L’une des options proposées consiste à se tourner vers la Chine et à redynamiser nos relations diplomatiques avec l’Est. Une autre consiste à se tourner vers les pays du Golfe, vers l’Arabie saoudite et les Émirats. Mais nous savons que chaque pays a ses propres intérêts stratégiques et militaires dans la région. Nous savons également que certains pays ont été impliqués dans les récentes tentatives contre-révolutionnaires visant à maintenir le statu quo.

Ces politiques mondiales n’ont pas seulement un impact sur les populations du Sud, mais partout. Nous devons associer nos luttes, comprendre ce qui se passe et le dénoncer.

Il est très difficile de se retrouver dans ce jeu mondial. C’est pourquoi nous devons établir davantage de liens entre les classes ouvrières et moyennes de nos pays africains, en solidarité avec celles du Nord. Ces politiques mondiales n’ont pas seulement un impact sur les populations du Sud, mais partout. Nous devons associer nos luttes, comprendre ce qui se passe et le dénoncer.

CD : Est-ce l’idée principale de votre livre ?

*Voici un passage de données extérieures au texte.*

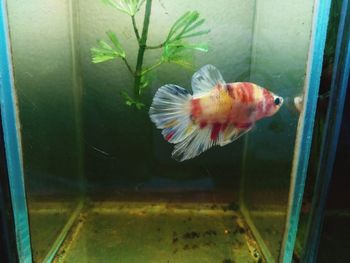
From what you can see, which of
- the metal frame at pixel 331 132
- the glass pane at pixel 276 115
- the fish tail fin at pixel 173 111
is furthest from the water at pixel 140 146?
the fish tail fin at pixel 173 111

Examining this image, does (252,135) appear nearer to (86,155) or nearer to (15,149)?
(86,155)

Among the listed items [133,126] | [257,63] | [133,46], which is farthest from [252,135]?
[133,46]

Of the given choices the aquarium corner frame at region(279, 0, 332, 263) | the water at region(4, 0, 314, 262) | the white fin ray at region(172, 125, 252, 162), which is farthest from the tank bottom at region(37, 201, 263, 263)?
the white fin ray at region(172, 125, 252, 162)

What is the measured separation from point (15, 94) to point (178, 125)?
59 cm

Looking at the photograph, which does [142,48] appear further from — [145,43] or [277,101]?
[277,101]

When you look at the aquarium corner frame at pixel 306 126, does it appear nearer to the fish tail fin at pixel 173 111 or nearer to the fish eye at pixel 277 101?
the fish eye at pixel 277 101

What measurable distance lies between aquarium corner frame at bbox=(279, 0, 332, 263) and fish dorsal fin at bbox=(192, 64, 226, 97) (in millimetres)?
336

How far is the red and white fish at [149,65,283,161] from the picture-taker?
0.96 meters

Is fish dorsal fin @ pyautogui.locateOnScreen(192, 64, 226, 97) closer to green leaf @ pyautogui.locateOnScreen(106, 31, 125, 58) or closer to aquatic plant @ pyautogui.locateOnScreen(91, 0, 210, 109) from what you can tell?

MBG : Oui, à l’origine, notre idée principale n’était pas d’écrire un livre, mais de collaborer et de discuter avec différents militants et universitaires sur la manière de se détacher du modèle de dépendance. Après notre conférence initiale, nous avons eu trois jours de discussions intenses et nous avons pensé que nous devions mettre tout cela par écrit afin qu’un public plus large puisse en bénéficier.

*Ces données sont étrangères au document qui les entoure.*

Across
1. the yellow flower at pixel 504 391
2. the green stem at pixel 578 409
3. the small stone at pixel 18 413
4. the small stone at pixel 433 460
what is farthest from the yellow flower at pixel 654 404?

Le livre sera publié par Pluto Press en accès libre. C’est l’occasion d’avoir non seulement une discussion Sud-Sud mais aussi une discussion Nord-Sud – d’apprendre les uns des autres, d’éviter de commettre les mêmes erreurs que par le passé, et de réfléchir ensemble à la voie qui serait la meilleure pour nous tous. Nous espérons qu’il sera largement lu !

Maha Ben Gadha

Maha Ben Gadha est responsable du programme économique au bureau Afrique du Nord de la Fondation Rosa Luxemburg, basé à Tunis. Elle est la coéditrice de Economic and Monetary Sovereignty in 21st Century Africa, publié par Pluto Books.